I
consumi dei data center sono altissimi, e lo sono altrettanto le emissioni di CO2 che generano. Nella
Giornata della Terra si parla molto delle
tecnologie per ridurre l'impatto energetico dei datacenter. Non ultima
quella di Google. Tuttavia, senza chiamare in causa investimenti e nuove tecnologie, ci sono accorgimenti che potrebbero calmierare il problema. Per esempio, la
cancellazione dei "dark data", o dati oscuri.
Che cosa sono? Sono dati stipati nei data center,
il cui valore non è definito. Quasi sempre si tratta di dati inutili. Il problema è che incidono pesantemente sui consumi energetici e sulle emissioni dei data center. Chi pensa che siano una parte trascurabile del patrimonio di dati dell'umanità si sbaglia. In media,
il 52% di tutti i dati memorizzati dalle organizzazioni di tutto il mondo è “Dark”. Ossia i responsabili della loro gestione non hanno idea del loro contenuto o valore.
A mettere l'accento sulla questione è
Veritas, azienda specializzata nella protezione dei dati. Stima che quest'anno saranno rilasciate in atmosfera 5,8 milioni di tonnellate di CO2 a causa dell’archiviazione di questo tipo di dati.
Quello che le aziende attente all'ambiente dovrebbero fare è
implementare delle strategie di data management. Permetterebbero di identificare quali dati sono effettivamente preziosi e quali da cancellare. Il problema, oltre tutto, non è statico. I dark data si accumulano continuamente e gli analisti prevedono che la quantità generata a livello globale passerà da 33 zettabyte del 2018 a 175 ZB entro il 2025. Facendo qualche calcolo approssimativo, tra cinque anni i dark data potrebbero ammontare a 91 ZB.
Una parte preponderante di dati è aziendale. Il comparto che per primo dovrebbe dare il buon esempio è quello IT. Sia perché conosce bene la materia e quindi sa come intervenire. Sia perché una corposa parte di dati proviene
dall'ambito IoT, che come noto è in forte crescita. I dati archiviati nei prossimi cinque anni potrebbero essere generati proprio da questi dispositivi. Il contenimento delle emissioni passa quindi anche per la definizione di
policy per la conservazione dei dati.
Per capire come muoversi, Veritas ha definito le best practice da seguire a livello aziendale per evitare sprechi. Prima di tutto è necessario
inventariare gli archivi di dati. Occorrono procedure di data mapping e data discovery per risalire a come le informazioni fluiscono all’interno di un’organizzazione.

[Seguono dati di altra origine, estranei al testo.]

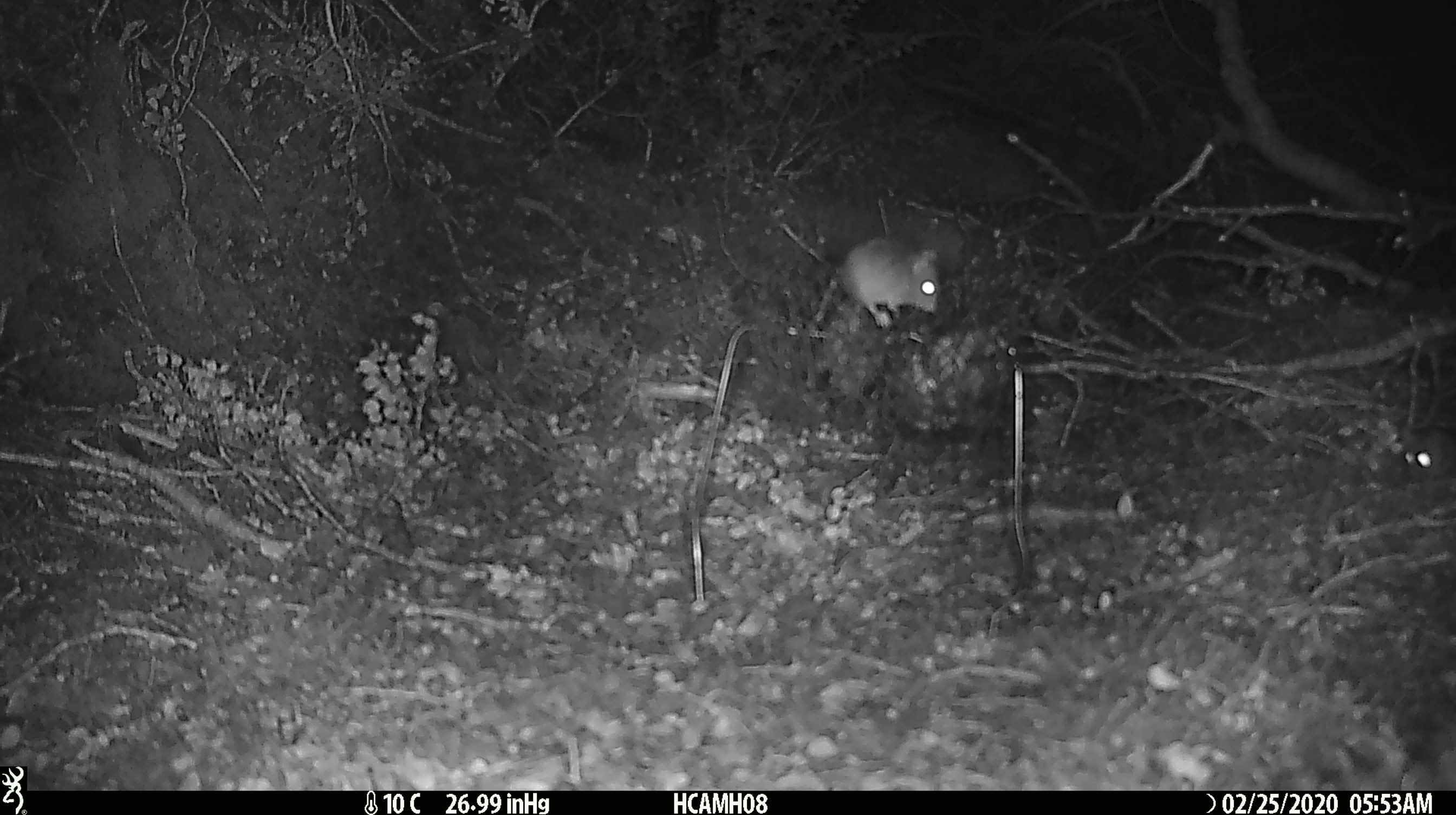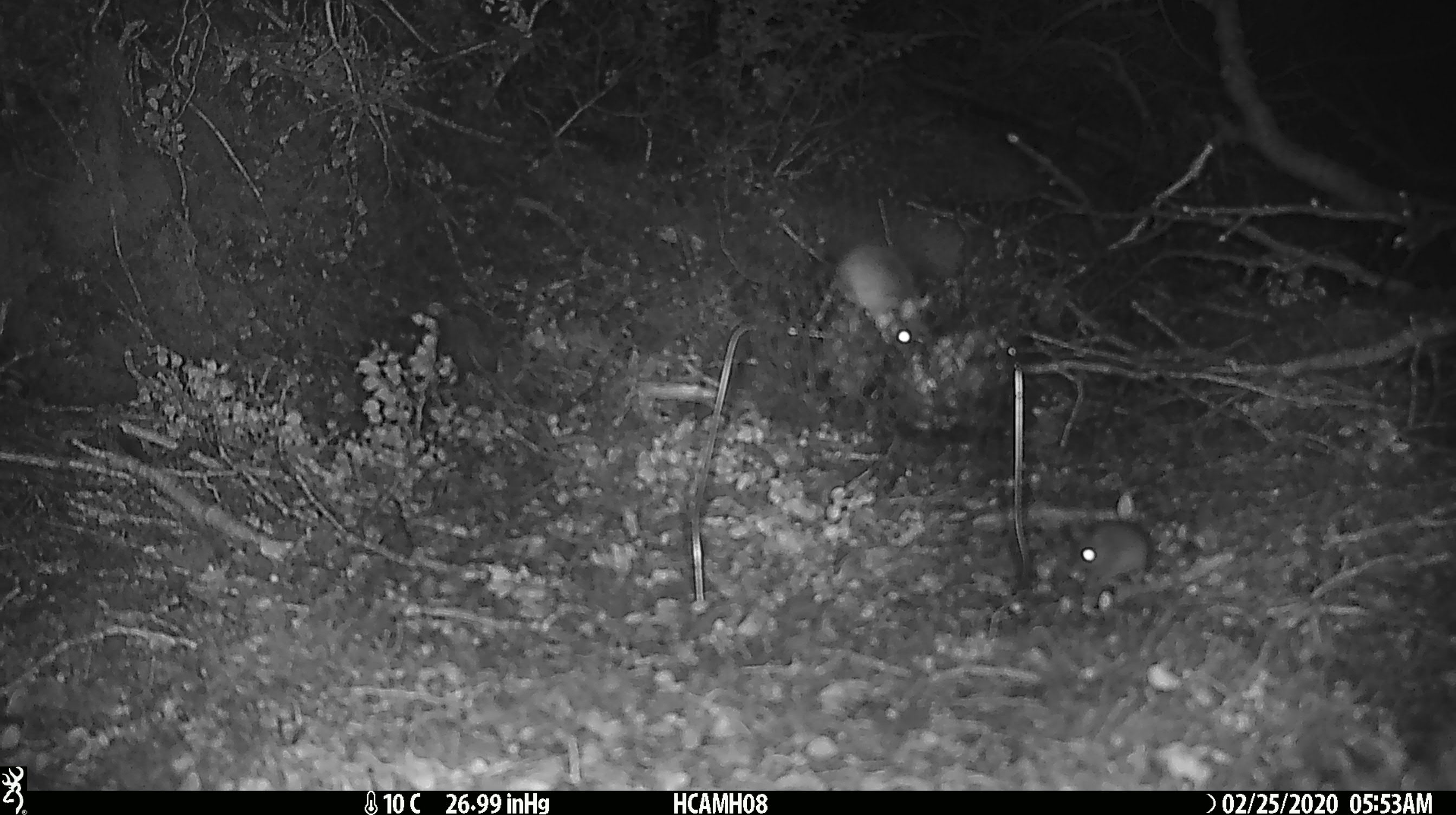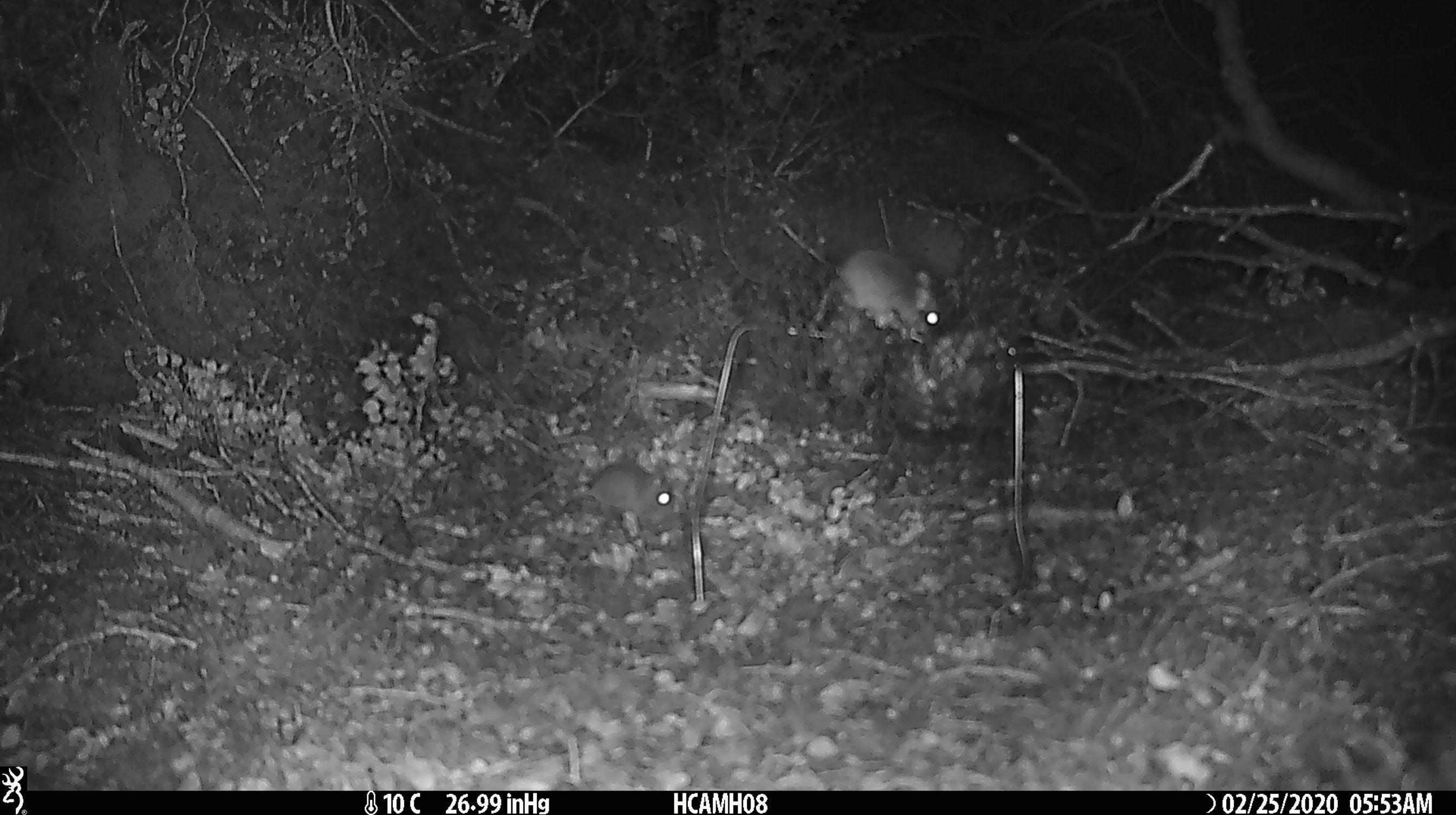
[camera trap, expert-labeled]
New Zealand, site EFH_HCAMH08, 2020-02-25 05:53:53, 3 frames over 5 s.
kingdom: Animalia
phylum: Chordata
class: Mammalia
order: Rodentia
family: Muridae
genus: Mus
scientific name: Mus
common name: mouse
Mouse (Mus).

Una volta ottenuta visibilità è possibile sapere
dove vengono archiviati i dati e le informazioni sensibili. Chi vi ha accesso e per quanto tempo vengono conservati. L'ultimo dato è importante, perché l'obbligo di conservazione dei dati difficilmente è eterno. Giunti a questo punto, sempre con il data management si possono
individuare i dark data e decidere quali possono essere eliminati in sicurezza.
Non è finita. Per evitare di trovarsi di nuovo nella situazione attuale occorre automatizzare le procedure di individuazione e di data insight. È impensabile setacciare petabyte di dati manualmente. Per fortuna ci sono
software che svolgono il lavoro in automatico. Analizzano i dati, li monitorano, producono i report da cui si estrapolano i dati oscuri.
Questi permettono anche di attuare
controlli sui dati. Sono utili non solo per abbassare i consumi, ma anche per sapere se ciò che viene conservato è direttamente correlato allo scopo in cui è stato raccolto. Non ultimo, i controlli devono includere anche il rispetto degli standard di compliance, fra cui il GDPR.